Herbs & Plants. Dichrocephala Integrifolia. An Antiviral Plant.

The plant is widely used in traditional medicine to treat and prevent a wide range of diseases like dementia, Alzheimer, gastrointestinal disorders, as well as epilepsy, headache, asthma, inflammation
and malaria.

Dichrocephala integrifolia (Family Asteraceae) is an erect or spreading, aromatic annual plant growing to an average of 40cm in height. It often branches freely at the base, though can be unbranched, and forms new roots at the leaf nodes. Leaves are usually obovate or ovate or lance-shaped, with lateral lobes in 1 or 2 pairs. Flower-heads are few, spherical, 3-6 mm across, on slender diverging flower-cluster-stalks. Ray florets are pinkish or white and disc florets are yellow. The fruit is hypochlorous with seed pods measuring about 1 mm long, smooth, or with finely velvet hair. Dichrocephala integrifolia is native to Africa and found distributed in grassland and semi-shaded areas. Dichrocephala integrifolia is widely used in traditional medicine to treat and prevent a wide range of disease conditions including dementia, Alzheimer, gastrointestinal disorders, diarrhea, hepatitis, worm infections, amebiasis and some central nervous system illnesses. It is also used in a number of communities during tooth extraction and to treat schizophrenia, wounds, epilepsy, headache, asthma, inflammation, malaria, jaundice, filariasis, neuritis and children’s night agitation. It is also known to have anxiolytic properties.

**Exercise A:**
In the Dichrocephala integrifolia passage, rewrite the part starting at "Herbs & Plants." and ending at "and malaria.", putting "migraine" in place of "headache".
**Exercise B:**
Answer these questions from the Dichrocephala integrifolia passage:
(i) To what average height does the plant grow?
(ii) Where is the plant native?
(iii) What color are its disc florets?
The listing plays no part in this.

**Exercise data:**

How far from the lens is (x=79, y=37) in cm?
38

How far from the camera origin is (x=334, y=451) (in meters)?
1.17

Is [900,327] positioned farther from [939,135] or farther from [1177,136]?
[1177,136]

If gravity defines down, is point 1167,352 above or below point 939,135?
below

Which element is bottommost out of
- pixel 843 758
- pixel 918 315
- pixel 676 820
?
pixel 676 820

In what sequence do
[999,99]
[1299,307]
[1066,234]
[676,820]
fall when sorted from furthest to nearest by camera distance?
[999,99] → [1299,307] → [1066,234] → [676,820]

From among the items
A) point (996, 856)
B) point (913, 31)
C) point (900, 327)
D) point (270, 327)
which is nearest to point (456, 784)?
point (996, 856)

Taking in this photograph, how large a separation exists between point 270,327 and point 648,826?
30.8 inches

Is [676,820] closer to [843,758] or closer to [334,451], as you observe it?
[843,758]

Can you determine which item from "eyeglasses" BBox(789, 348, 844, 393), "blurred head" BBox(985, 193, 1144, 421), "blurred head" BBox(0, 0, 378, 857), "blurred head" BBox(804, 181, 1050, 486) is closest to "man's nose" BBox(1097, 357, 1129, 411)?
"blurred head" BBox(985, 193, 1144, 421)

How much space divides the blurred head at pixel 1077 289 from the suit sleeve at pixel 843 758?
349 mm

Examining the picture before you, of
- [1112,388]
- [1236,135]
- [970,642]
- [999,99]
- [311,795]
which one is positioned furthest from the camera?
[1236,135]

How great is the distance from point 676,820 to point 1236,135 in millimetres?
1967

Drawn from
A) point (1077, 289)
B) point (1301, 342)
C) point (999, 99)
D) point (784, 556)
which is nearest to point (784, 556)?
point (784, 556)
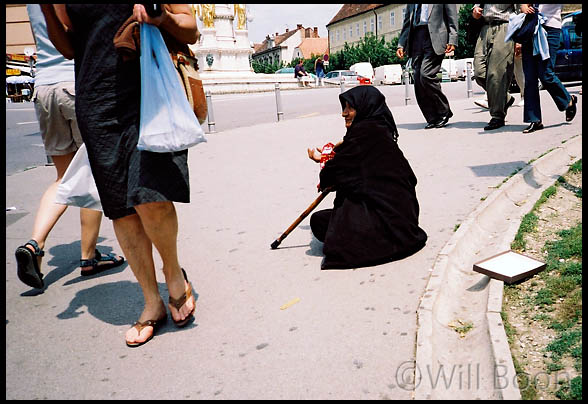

**Exercise output A:**
Herbs & Plants. Dichrocephala Integrifolia. An Antiviral Plant.

The plant is widely used in traditional medicine to treat and prevent a wide range of diseases like dementia, Alzheimer, gastrointestinal disorders, as well as epilepsy, migraine, asthma, inflammation
and malaria.

**Exercise output B:**
(i) About 40 cm
(ii) Africa
(iii) Yellow